Democratic Rep. Al Green, who was drawn out of his district by the new Texas map, did not mince words on the House floor. He called Republican gerrymandering another chapter in a "sinful history" of Texas making it harder for nonwhites to vote or for their votes to matter. Green warned that if Texas prevails with these maps, it would "hollow out the Voting Rights Act of 1965 if Texas prevails with these maps and can remove five people simply because a president says those five belong to me." Green plans to move in order to seek another term, a testament to the lengths required to maintain minority representation under the new system.
The NAACP has stepped in with lawsuits in both states, seeking to block the implementation of the new maps. In Texas, the organization has asked a federal court to intervene, citing Section 2 of the Voting Rights Act, which broadly prohibits election laws that limit minority representation. NAACP President Derrick Johnson has described the situation as a "redistricting civil war," raising pointed questions about the motivations behind the GOP’s actions. "Was this done for partisan reasons? Was it done for race? Or is partisanship the vehicle to cloak your racial animus and the outcomes that you’re pursuing?" Johnson asked, as reported by the Associated Press.
In Missouri, the NAACP’s legal challenge is based on the argument that Governor Kehoe lacked any extenuating circumstance to justify a mid-decade redistricting session, which typically occurs only once every ten years following the federal census.

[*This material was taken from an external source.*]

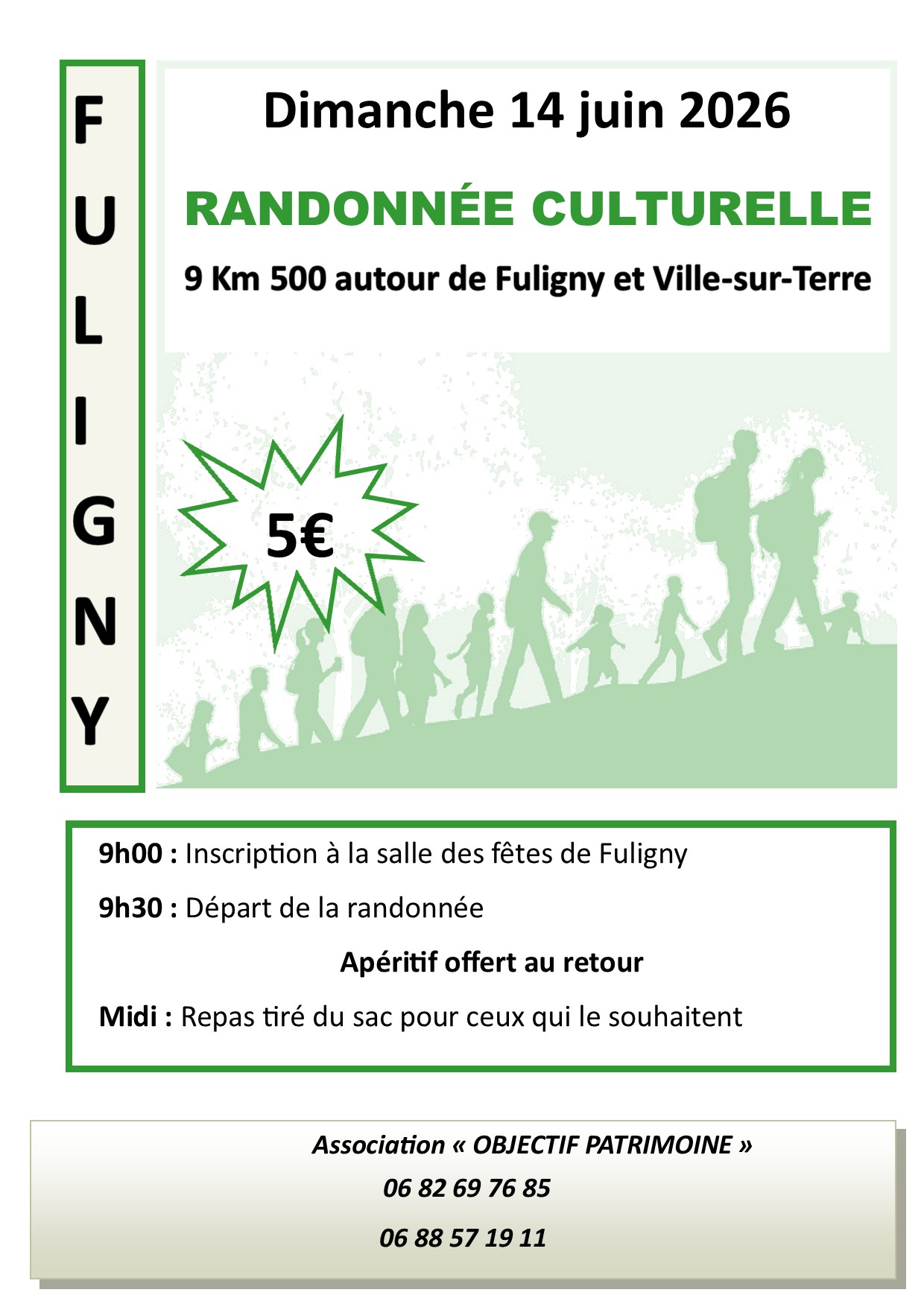 Randonnée Culturelle de Fuligny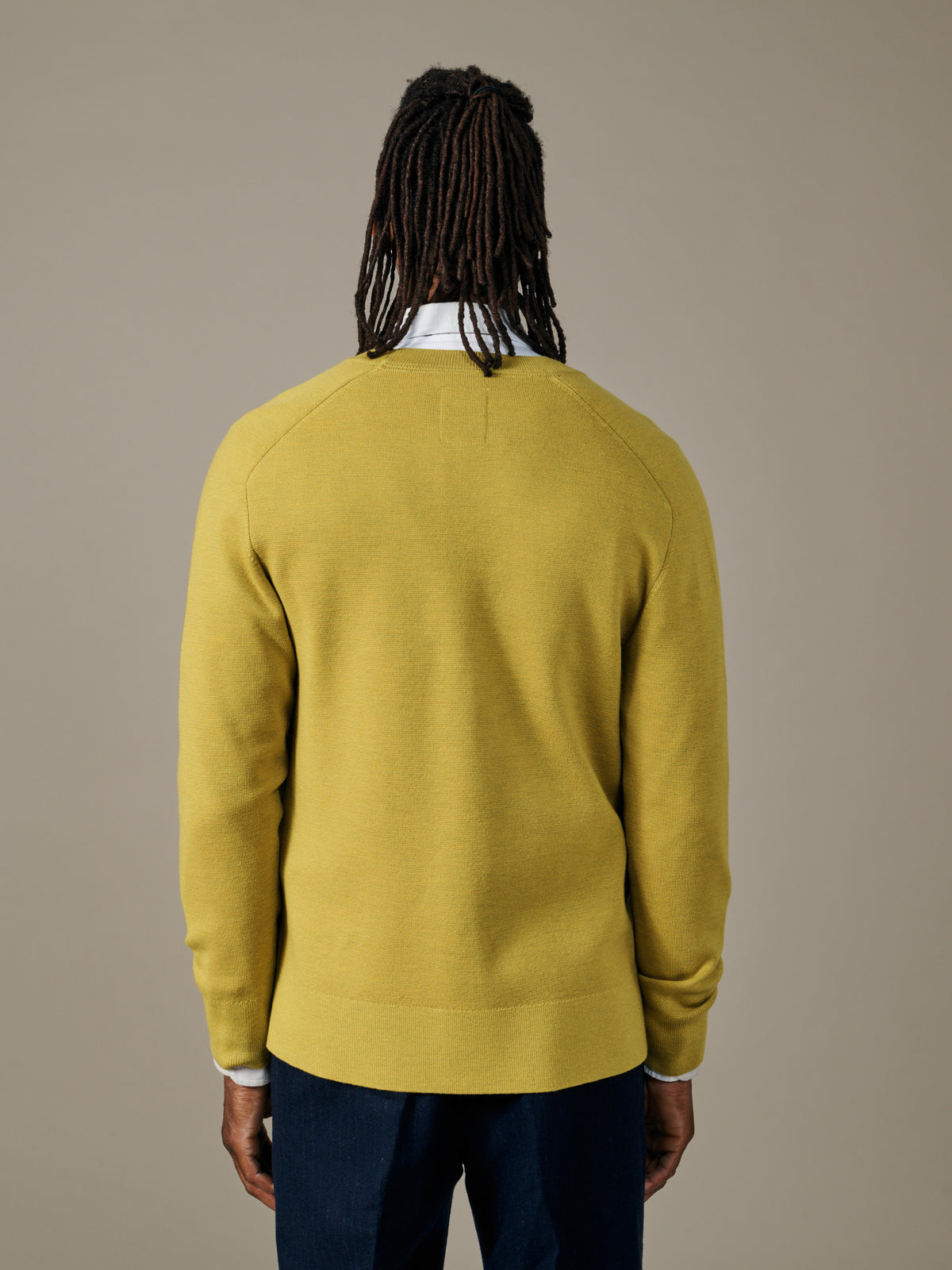 Aubin Gold Simpson Cardigan | Cardigan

The organization contends that the rushed process is a transparent attempt to disenfranchise voters of color, poor voters, and immigrant communities. "We’ve already lost so much over the last few years as the gap between working people and those at the top of the economic ladder has grown wider and wider," said Bishop Donna Simon of the Evangelical Lutheran Church in America, based in Kansas City.
The threat to federal investments looms large for Kansas City residents. Many worry that the fracturing of their community’s political voice could mean less funding for infrastructure, police, education, and healthcare. The sense of déjà vu is palpable among older residents like Saundra Powell, a 77-year-old retired teacher who vividly recalls being barred from attending an all-white school as a child. "It seems worse now than what it was," Powell reflected, comparing the current redistricting efforts to the era before the Supreme Court’s landmark 1954 ruling against school segregation. "And now when people don’t take it seriously, it can be taken away."
For civil rights advocates, the stakes could not be higher. The Rev. Emanuel Cleaver III’s call for a new civil rights movement resonates not only with his congregation but with communities across the country facing similar threats to their political power. The NAACP’s Derrick Johnson underscored the broader significance: "The sum total of individual experiences…should be at the table." As the lawsuits work their way through the courts and the 2026 midterms approach, the outcome of this "redistricting civil war" will shape the future of minority representation in America for years to come.
In the pews of St. James Church and the neighborhoods of Kansas City, the message is clear: the fight for fair representation is far from over, and the echoes of past struggles are growing louder with every new map drawn.